### GOAL
Please find every line in the records below that contains the word "alone", and copy each of those lines in full.

[Extracted data entries]
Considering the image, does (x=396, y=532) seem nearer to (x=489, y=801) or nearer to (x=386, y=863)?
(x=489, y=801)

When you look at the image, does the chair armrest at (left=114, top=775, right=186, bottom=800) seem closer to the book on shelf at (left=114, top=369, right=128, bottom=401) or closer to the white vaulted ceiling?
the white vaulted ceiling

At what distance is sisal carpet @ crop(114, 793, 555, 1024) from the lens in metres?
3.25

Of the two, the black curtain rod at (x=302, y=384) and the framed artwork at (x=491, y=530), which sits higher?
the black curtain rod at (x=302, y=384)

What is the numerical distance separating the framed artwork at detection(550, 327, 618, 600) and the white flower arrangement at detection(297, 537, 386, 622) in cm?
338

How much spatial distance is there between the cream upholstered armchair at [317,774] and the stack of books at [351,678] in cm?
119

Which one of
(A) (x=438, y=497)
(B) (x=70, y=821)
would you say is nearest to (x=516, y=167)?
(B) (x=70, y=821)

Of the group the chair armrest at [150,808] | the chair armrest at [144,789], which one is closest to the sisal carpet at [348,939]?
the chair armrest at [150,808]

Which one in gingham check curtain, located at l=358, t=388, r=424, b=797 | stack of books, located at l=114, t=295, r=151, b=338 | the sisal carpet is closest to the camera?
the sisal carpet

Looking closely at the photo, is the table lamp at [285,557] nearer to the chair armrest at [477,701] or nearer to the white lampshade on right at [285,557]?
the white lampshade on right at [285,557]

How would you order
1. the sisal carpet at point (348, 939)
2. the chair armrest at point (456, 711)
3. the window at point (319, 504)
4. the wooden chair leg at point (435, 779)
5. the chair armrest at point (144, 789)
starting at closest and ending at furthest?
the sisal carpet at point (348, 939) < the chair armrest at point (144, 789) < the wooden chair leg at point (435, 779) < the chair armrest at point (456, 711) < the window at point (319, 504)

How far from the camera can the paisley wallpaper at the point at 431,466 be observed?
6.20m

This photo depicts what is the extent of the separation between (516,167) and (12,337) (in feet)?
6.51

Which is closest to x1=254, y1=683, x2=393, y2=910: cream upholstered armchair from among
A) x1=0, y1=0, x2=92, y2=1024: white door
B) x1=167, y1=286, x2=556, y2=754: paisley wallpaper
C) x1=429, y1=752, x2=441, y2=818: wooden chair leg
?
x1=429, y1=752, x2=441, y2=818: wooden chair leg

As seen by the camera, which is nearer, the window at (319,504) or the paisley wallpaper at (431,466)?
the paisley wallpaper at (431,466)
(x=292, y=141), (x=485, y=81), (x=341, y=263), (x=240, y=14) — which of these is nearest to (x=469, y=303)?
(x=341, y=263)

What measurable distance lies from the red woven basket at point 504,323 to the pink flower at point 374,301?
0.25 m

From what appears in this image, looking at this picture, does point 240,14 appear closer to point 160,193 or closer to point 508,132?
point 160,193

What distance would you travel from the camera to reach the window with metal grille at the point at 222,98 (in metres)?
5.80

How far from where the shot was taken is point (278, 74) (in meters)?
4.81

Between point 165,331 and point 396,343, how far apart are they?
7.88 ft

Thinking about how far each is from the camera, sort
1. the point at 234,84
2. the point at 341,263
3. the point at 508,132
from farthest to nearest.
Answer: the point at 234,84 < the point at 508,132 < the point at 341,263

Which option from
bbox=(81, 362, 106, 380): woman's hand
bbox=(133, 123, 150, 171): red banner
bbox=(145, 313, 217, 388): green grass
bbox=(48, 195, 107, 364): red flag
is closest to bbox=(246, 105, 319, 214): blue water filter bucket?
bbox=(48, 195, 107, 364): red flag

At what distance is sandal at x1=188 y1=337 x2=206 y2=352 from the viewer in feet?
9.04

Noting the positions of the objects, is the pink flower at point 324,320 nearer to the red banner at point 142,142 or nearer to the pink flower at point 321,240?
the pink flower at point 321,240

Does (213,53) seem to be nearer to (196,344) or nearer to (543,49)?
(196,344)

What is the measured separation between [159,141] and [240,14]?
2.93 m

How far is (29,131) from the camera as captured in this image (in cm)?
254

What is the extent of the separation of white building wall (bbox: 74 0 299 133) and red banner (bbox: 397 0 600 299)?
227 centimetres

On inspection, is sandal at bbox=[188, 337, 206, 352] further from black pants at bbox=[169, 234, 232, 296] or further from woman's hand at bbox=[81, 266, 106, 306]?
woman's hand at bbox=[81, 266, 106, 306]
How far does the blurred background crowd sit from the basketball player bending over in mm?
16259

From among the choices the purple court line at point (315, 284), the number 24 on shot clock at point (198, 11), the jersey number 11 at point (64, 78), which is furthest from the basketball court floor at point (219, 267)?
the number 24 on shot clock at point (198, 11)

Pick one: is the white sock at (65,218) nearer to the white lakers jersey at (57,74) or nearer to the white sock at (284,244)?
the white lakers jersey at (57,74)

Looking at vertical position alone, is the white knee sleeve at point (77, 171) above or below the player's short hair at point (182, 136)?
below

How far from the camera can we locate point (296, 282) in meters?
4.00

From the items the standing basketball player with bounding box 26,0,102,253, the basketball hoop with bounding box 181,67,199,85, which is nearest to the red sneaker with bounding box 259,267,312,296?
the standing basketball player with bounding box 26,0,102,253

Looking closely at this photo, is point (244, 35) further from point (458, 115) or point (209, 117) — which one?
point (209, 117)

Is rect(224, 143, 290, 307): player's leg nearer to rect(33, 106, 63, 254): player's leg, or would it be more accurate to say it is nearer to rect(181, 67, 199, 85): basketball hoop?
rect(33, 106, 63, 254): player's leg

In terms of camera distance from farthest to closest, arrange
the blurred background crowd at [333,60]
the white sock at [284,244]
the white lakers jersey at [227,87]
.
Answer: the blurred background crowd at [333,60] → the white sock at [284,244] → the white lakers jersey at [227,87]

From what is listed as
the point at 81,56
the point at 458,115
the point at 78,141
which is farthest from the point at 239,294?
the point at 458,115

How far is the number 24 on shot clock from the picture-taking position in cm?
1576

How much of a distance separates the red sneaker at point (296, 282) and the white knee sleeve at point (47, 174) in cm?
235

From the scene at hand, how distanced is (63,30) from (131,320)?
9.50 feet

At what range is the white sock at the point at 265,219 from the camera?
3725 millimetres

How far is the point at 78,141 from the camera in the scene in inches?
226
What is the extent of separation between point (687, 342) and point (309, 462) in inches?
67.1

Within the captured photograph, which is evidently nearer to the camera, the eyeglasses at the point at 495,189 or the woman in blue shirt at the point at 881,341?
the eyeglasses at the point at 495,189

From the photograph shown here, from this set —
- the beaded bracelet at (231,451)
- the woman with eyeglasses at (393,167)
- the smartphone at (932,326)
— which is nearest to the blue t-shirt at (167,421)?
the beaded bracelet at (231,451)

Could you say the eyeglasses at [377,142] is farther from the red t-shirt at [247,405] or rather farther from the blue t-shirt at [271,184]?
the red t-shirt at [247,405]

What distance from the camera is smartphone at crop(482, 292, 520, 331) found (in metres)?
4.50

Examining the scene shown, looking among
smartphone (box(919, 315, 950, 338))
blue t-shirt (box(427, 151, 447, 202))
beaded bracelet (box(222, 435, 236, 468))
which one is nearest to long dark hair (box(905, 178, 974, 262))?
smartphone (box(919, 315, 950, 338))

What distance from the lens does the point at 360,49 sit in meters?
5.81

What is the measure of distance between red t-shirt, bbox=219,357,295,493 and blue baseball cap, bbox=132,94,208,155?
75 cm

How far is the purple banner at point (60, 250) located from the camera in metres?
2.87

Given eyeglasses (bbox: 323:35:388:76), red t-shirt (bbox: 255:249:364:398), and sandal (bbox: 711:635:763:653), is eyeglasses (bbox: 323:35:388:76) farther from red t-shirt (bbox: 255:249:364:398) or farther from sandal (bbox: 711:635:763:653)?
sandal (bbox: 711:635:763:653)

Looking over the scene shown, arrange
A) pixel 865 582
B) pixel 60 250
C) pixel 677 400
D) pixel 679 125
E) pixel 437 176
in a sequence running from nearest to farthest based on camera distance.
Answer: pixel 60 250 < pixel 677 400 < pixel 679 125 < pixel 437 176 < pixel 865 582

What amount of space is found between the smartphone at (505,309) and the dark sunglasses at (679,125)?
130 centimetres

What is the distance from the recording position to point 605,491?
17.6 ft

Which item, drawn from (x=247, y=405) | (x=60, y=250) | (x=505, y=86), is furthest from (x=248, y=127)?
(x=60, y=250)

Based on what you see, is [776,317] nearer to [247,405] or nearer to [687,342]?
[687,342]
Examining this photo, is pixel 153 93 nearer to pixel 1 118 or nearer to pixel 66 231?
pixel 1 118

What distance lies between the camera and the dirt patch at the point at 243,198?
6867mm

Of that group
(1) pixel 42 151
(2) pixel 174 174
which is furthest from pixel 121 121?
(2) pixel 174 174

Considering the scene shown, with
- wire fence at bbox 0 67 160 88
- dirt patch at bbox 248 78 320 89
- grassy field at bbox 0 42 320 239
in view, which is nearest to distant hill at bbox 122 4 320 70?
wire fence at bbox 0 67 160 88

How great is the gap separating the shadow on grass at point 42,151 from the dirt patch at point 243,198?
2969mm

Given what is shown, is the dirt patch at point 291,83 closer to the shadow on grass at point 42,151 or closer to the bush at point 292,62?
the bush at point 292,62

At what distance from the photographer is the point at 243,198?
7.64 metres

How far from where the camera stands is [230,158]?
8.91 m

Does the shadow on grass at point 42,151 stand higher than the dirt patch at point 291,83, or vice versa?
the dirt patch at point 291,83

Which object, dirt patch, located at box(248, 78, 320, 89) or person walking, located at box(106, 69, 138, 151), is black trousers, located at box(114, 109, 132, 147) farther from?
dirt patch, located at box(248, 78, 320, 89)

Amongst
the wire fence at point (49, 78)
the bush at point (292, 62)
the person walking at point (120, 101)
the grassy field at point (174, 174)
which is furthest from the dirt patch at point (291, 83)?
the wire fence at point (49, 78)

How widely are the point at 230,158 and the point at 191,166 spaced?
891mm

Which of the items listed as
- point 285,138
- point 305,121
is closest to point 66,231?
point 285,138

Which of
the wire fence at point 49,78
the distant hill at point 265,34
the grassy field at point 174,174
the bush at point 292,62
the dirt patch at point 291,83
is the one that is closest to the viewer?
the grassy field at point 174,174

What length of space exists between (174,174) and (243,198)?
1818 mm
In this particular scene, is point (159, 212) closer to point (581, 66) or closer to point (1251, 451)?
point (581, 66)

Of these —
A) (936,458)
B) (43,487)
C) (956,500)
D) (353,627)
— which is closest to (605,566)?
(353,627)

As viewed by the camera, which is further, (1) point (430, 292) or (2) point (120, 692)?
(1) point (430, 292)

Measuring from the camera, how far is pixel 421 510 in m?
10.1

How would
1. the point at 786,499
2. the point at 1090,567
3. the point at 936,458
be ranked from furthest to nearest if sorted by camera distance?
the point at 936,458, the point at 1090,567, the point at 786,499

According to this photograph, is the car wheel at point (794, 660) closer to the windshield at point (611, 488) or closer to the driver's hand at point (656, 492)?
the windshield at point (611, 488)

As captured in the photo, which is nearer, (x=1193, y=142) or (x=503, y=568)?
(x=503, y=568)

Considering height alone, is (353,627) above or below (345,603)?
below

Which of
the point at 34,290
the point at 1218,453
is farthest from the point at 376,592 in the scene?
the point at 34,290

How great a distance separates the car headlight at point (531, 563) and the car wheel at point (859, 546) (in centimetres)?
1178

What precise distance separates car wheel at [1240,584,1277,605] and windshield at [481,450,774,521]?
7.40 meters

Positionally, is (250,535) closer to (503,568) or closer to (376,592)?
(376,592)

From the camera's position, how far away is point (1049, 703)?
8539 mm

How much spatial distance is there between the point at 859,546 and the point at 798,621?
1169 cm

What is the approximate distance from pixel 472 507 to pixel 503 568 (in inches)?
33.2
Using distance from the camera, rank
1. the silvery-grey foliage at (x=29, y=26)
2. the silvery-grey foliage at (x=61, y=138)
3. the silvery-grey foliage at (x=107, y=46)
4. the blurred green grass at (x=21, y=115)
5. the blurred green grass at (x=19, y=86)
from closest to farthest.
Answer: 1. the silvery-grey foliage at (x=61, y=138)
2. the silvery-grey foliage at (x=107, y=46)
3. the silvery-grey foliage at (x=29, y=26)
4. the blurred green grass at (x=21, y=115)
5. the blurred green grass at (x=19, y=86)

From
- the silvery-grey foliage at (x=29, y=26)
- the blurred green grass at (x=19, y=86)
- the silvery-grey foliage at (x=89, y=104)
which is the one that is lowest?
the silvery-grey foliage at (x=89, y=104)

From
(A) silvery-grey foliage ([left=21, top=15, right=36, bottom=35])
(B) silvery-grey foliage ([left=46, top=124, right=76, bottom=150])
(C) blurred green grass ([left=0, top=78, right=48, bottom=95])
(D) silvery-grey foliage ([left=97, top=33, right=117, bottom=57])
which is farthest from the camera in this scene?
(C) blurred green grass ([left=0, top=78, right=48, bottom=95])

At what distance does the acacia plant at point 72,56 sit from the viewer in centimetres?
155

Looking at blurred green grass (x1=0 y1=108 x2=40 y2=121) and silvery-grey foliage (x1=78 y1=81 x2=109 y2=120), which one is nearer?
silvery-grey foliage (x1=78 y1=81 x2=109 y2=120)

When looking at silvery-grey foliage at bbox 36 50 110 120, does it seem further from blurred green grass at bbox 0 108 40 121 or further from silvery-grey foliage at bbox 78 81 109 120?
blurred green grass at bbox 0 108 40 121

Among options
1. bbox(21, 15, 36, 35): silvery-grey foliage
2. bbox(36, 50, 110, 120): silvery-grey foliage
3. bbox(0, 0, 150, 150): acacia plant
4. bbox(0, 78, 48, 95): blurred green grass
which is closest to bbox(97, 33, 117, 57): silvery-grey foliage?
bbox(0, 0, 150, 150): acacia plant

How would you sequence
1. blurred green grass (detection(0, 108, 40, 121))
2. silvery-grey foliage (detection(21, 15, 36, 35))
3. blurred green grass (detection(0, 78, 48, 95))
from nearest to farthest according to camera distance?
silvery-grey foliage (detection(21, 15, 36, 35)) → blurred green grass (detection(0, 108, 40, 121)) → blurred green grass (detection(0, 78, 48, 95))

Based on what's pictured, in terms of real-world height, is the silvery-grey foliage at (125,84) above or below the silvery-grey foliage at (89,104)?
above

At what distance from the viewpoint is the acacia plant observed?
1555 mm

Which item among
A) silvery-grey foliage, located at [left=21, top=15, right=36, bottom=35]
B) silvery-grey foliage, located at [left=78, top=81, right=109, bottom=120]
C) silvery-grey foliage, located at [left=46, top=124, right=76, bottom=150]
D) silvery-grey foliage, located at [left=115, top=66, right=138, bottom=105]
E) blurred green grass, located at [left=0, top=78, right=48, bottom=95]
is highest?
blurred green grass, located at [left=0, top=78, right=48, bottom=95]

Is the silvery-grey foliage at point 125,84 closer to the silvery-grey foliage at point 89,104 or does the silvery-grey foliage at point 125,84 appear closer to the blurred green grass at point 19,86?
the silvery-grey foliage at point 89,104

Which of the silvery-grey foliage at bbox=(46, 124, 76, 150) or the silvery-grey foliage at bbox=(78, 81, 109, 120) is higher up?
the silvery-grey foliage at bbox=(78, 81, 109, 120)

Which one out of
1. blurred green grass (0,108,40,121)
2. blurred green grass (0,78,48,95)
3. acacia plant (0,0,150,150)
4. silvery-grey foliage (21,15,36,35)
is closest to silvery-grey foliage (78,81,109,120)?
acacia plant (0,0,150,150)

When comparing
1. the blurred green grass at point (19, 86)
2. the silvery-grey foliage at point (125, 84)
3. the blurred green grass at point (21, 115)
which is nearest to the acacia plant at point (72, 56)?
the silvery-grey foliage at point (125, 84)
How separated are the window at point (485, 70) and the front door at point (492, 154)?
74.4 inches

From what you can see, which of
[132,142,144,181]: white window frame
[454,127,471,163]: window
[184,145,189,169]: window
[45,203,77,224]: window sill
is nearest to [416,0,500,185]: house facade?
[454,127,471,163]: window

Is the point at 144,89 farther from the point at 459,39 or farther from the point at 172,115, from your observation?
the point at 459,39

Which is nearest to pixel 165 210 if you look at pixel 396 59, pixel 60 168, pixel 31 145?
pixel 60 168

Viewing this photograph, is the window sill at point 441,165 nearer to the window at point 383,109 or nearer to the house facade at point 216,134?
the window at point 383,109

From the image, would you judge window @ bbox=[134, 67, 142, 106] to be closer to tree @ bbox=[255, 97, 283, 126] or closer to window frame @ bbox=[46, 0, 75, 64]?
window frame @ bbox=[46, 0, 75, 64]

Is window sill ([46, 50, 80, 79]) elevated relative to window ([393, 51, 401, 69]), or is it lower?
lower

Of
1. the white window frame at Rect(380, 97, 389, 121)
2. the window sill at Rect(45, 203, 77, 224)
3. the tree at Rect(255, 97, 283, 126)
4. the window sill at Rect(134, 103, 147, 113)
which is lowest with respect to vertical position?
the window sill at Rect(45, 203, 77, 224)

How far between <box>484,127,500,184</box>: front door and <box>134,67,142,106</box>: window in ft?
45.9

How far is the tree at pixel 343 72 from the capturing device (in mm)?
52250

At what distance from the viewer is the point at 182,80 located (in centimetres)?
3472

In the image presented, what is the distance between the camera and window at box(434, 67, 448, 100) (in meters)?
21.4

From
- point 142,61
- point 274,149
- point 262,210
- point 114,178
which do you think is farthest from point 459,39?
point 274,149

### ANSWER TO THIS EXERCISE
Looking at vertical position alone, is the white knee sleeve at point (77, 171) above or below the player's short hair at point (182, 136)?
Considering height alone, is (353,627) above or below (345,603)?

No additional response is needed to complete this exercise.